Figure 3. DNMT3A, TET2, IDH2, FYN, ATM, TET3, B2M and CD58 mutations in PTCLs

a) Schematic representation of DNMT3A, TET2, TET3 and IDH2 proteins showing DNA methylation and hydroxymethylation related mutations in PTCL patients via exome sequencing (n=12) and amplicon resequencing (n=64). b) Schematic representation of FYN, ATM, B2M and CD58 protein variants identified in PTCL samples (n=12) and amplicon resequencing (n=64). Solid circles indicate predicted amino acid substitutions. The position of truncating mutations is indicated with red open circles. Multiple circles in the same amino acid position account for multiple patients with the same variant.
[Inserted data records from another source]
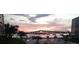 Bridge view from condo, with serene waters reflecting a colorful sunset, creating a tranquil scene at 1224 S Peninsula Dr # 210, Daytona Beach, FL 32118
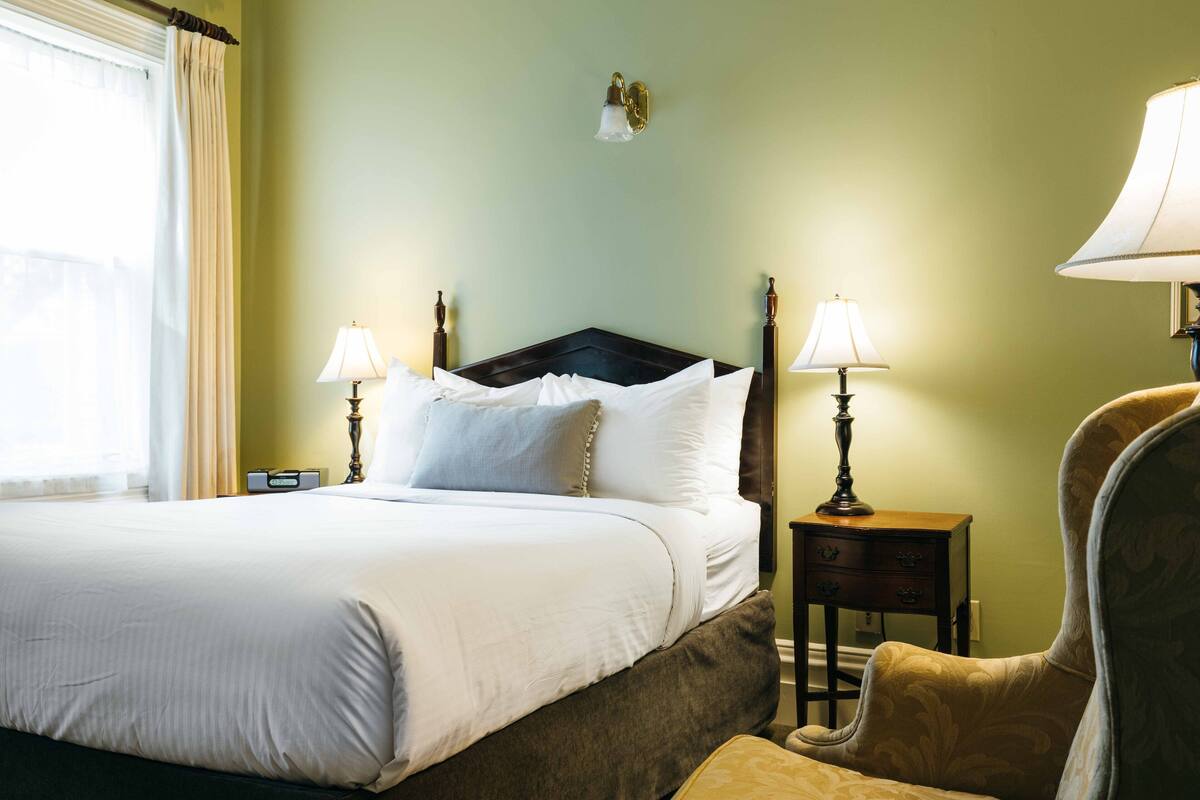 A neatly made bed with white linens, two bedside lamps, a nightstand, and a chair.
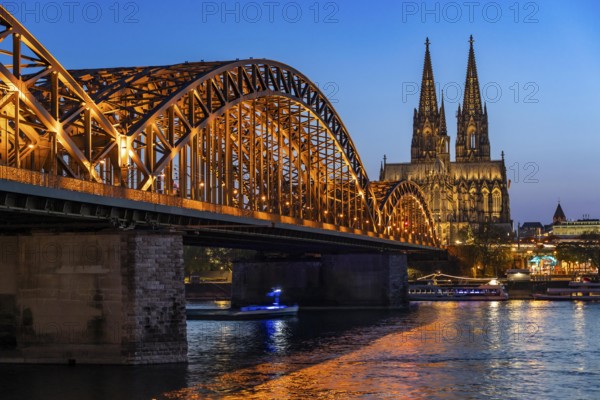 Cologne Cathedral, has been shining in new light since Easter 2025, the old metal halide lamps have been replaced by over 700 modern LED lamps, reducing energy consumption by around four fifths, significantly improving the quality of light and greatly reducing light emissions, 12 KM of new cables were laid for this, Hohenzollern Bridge, railway bridge over the Rhine, North Rhine-Westphalia, Germany, Europe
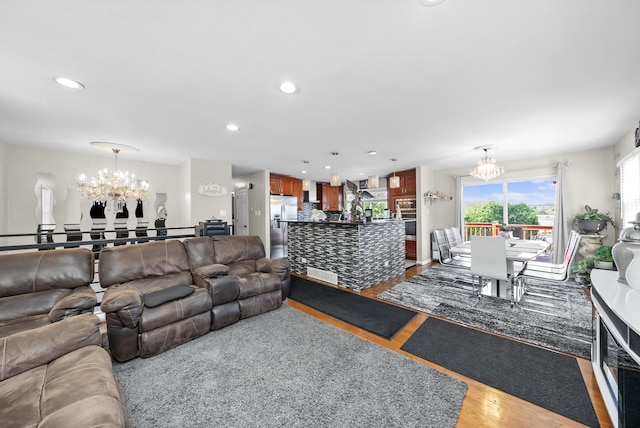 living room featuring wood-type flooring and a notable chandelier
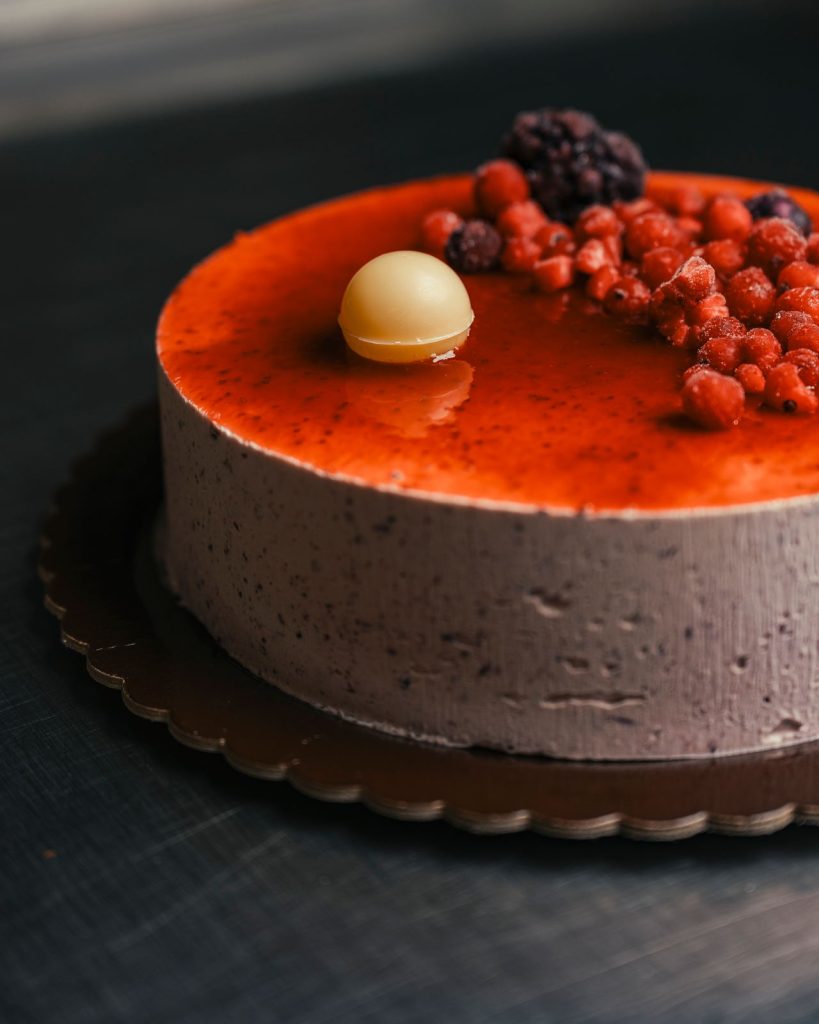 Torta gelato ai frutti di bosco con copertura rossa e frutta fresca sopra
Figure 4. Structure modeling and functional characterization of FYN mutations identified in PTCLs

(a) Analysis of FYN activation via phospho-SRC immunoblotting in Rat1A cells infected wild type and PTCL associated FYN mutants expressing retroviruses. (b) Analysis of FYN activation via phosphor-SRC immunoblotting of FYN immunoprecipitates from Rat1A cells infected with wild type and PTCL associated FYN mutants expressing retroviruses. (c) Molecular ribbon representation of wild type FYN protein structure showing the positioning of the FYN SH2 domain and the C terminal Tyr531 phosphosite. (d) Structure modeling of FYN Tyr531His, FYN Arg176Cys and FYN Leu174arg mutant proteins. (e) Analysis of wild type GSTSH2-FYN interaction with C-terminal FYN peptides corresponding to wild type Tyr531 FYN, wild type P-Tyr531 FYN and mutant Tyr531His FYN via Western blot analysis of GST-SH2-FYN proteins in streptavidin-biotin C-terminal FYN peptide pull downs. Experiment was replicated twice. (f) Analysis of P-Tyr531 FYN C-terminal FYN peptide interaction with wild type GST-SH2-FYN and GST-SH2-FYN Leu174Arg and GST-SH2-FYN Arg176Cys mutant proteins via Western blot analysis of GST-SH2-FYN proteins in streptavidin-biotin P-Tyr531 C-terminal FYN peptide pull downs. (g) Western blot analysis of CSK inhibition of FYN activity in HeLa cells expressing wild type and PTCL associated FYN mutant proteins. (h) Western blot analysis of dasatinib inhibition of FYN activity in HEK293T cells expressing PTCL associated FYN mutant proteins. (i, j) Analysis of dasatinib effects on FYN phosphorylation (i) and relative cell growth (j) in transformed Rat1A cells expressing the constitutively active FYN Tyr531His or the dasatinib-resistant FYN Thr342Ile Tyr531His double mutant protein. Data in (j) shows average ± s.d. from triplicate samples. P values were calculated using the two-tailed Student's t test.